## Reading passage
━━━━━━━━━━━━━━━━

[pgpointcloud] RLE and SIGBITS heuristics

Mon Apr 20 06:03:50 PDT 2015

Hi,

On 20-04-15 13:13, Rémi Cura wrote:
> Hey Oscar,
>
> I'm a really big fan of Lidar for archeological use, and integrating 
> time into it is especially trendy and challenging. Registetring all 
> point cloud together from different sources must have been really 
> difficult.

That is really tricky indeed! At NLeSC we worked on an automatic 
open-source alignment tool 
(https://github.com/NLeSC/PattyAnalytics/blob/master/scripts/registration.py) 
which works for some cases when aligning point clouds from 
archaeological monuments (from photogrametry) with a lidar dataset. For 
other cases we have a manual alignment tool that is a 3D desktop viewer 
using based on OpenSceneGraph (where also meshes and pictures can be 
displayed).

>
>
> I contacted Potree developper one year ago to ask him if it was 
> possible to modify it to read points in a DBMS (actually patch with LOD).
> He said it was possible and not too difficult.
> I don't know how much point output you get, but we demonstrated around 
> 20kpts/s streaming to browser (with a lot of 
> serialization/deserialization). Currently the upper limit for such 
> output would be in the few hundred kpts/s if you send points, and in 
> the few Million pts/s if you stream compressed patches.

Currently we are getting around 200kpoints/sec using LAS format (not 
remember how much we got with LAZ) but we also have a no-so-good 
server...so I think same solution could give a bit more in other 
situations. Anyway if you say compressed patches in DB could deliver few 
millions/sec that should be more than enough! And would be nice to try!
>
> Cheers
Regards,

O.
>
>
> 2015-04-20 11:58 GMT+02:00 Oscar Martinez Rubi 
> <o.martinezrubi at tudelft.nl <mailto:o.martinezrubi at tudelft.nl>>:
>
>     Whoa!
>
>     Thanks guys for all the material! I am now busy reading it all!
>
>     Remi: I had to read your mail a few times ;) Great slides (I
>     actually looked at all of them, very well done!) Very interesting
>     topics you are researching!
>
>     Howard: About the Greyhoud+s3, but what storage solution do you
>     use, it is not clear...mongodb? I mean where are the points
>     stored? file-based, dbms?
>
>     Paul+Nouri: The geohash tree that Noury mentions is the ght
>     compression in pgpointclouid, right? I tried it once but there was
>     some limitation with the type of coordinates, they had to be long
>     and lat so I guess there need to be a reference system
>     transformation in between, right? Any place where I can find an
>     example on how to use this?
>
>
>     At NLeSC for the visualization of data we are using a system based
>     on the potree visualization (so, file-based) but I am very very
>     interested on the stuff you are guys doing and I would love to be
>     convinced that DBMS solutions can be really efficient for
>     visualization as well (i think it is close now!). We choose
>     file-based and potree because of the initial lack of LoD support
>     in DBMS, the speed the file-based approach and the super
>     compressed LAZ storage.
>
>     To see what we have done so far:
>
>     https://github.com/NLeSC/PattyVis
>     https://www.esciencecenter.nl/project/mapping-the-via-appia-in-3d
>     (see the video from 1:40 for the potree based visualization)

━━━━━━━━━━━━━━━━

## Raw records

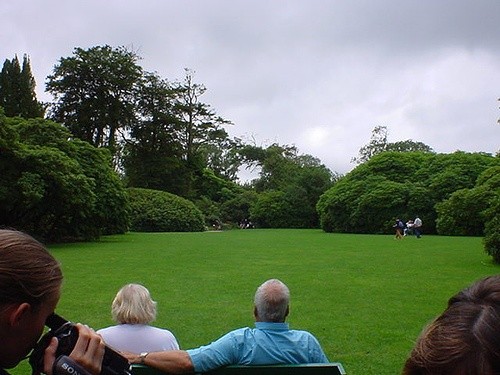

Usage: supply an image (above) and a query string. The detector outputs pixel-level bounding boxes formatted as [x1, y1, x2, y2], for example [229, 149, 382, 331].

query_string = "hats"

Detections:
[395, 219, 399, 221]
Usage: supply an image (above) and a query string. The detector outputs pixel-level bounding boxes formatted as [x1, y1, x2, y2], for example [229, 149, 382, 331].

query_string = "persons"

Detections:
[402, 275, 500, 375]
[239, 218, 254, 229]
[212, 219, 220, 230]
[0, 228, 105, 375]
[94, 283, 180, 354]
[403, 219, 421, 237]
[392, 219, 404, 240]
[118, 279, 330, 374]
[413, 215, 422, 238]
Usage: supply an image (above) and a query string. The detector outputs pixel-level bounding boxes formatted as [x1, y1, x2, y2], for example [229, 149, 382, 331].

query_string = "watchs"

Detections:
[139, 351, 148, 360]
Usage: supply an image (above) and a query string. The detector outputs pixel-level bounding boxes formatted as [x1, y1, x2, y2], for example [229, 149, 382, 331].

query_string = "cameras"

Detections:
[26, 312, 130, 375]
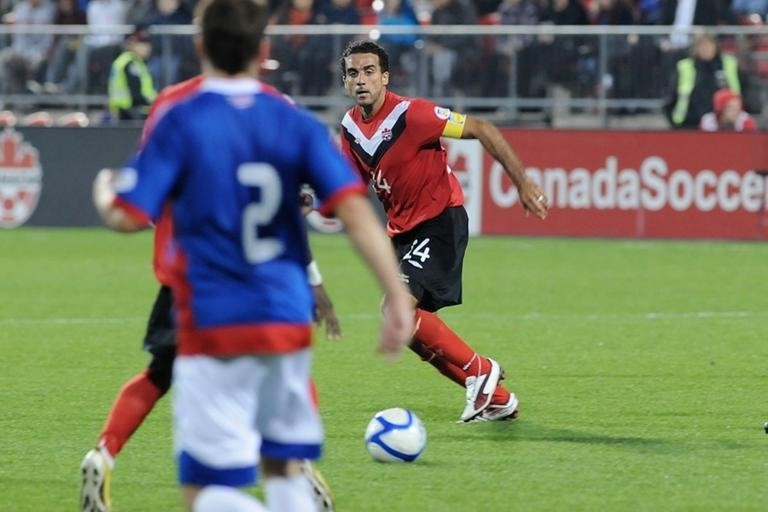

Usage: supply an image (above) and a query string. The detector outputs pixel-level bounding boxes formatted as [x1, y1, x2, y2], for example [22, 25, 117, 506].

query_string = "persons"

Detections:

━━━━━━━━━━━━━━━━

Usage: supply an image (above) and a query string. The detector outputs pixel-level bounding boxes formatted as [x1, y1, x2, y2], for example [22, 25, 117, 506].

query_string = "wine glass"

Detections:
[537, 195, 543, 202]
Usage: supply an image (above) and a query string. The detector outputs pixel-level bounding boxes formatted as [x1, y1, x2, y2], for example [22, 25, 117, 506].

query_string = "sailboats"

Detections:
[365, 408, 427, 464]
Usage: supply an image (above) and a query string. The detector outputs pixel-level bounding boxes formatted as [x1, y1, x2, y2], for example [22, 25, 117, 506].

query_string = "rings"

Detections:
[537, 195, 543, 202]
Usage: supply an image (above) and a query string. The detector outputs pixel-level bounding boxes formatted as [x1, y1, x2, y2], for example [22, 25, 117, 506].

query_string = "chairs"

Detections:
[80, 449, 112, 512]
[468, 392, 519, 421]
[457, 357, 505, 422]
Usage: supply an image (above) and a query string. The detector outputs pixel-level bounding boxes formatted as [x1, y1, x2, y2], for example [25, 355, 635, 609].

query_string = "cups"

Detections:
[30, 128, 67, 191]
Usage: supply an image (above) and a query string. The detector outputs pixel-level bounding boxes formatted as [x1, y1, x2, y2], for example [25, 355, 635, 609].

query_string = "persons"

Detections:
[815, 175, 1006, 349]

━━━━━━━━━━━━━━━━

In the point cloud thread, roughly what rate do the NLeSC team get when serving points in LAS format? The items stand apart from the point cloud thread and are separate material.

## Solution to the exercise
Around 200k points per second.